_Problem_
A faithful copy of the data below is required, leaving out every picture.

_Input data_
▽

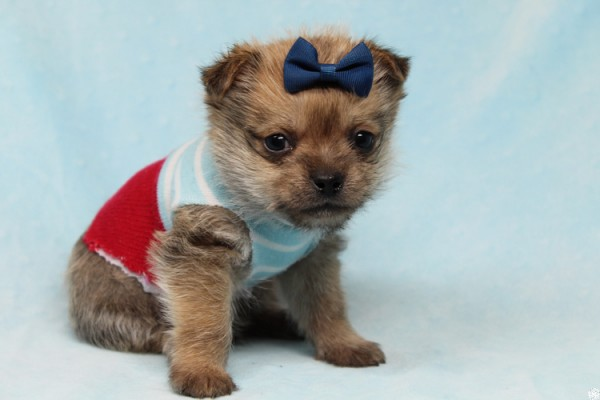 Big Boy-Teacup Porkie Puppy | Pets | Agoura Hills CA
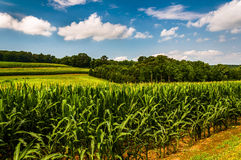 Cornfield and rollings hills in Southern York County, PA Royalty Free Stock Photography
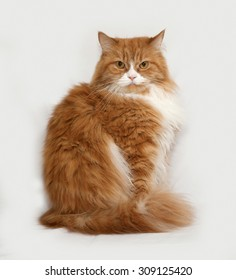 Fluffy red and white cat sitting on gray background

△

_Final answer_
 Big Boy-Teacup Porkie Puppy | Pets | Agoura Hills CA
 Cornfield and rollings hills in Southern York County, PA Royalty Free Stock Photography
 Fluffy red and white cat sitting on gray background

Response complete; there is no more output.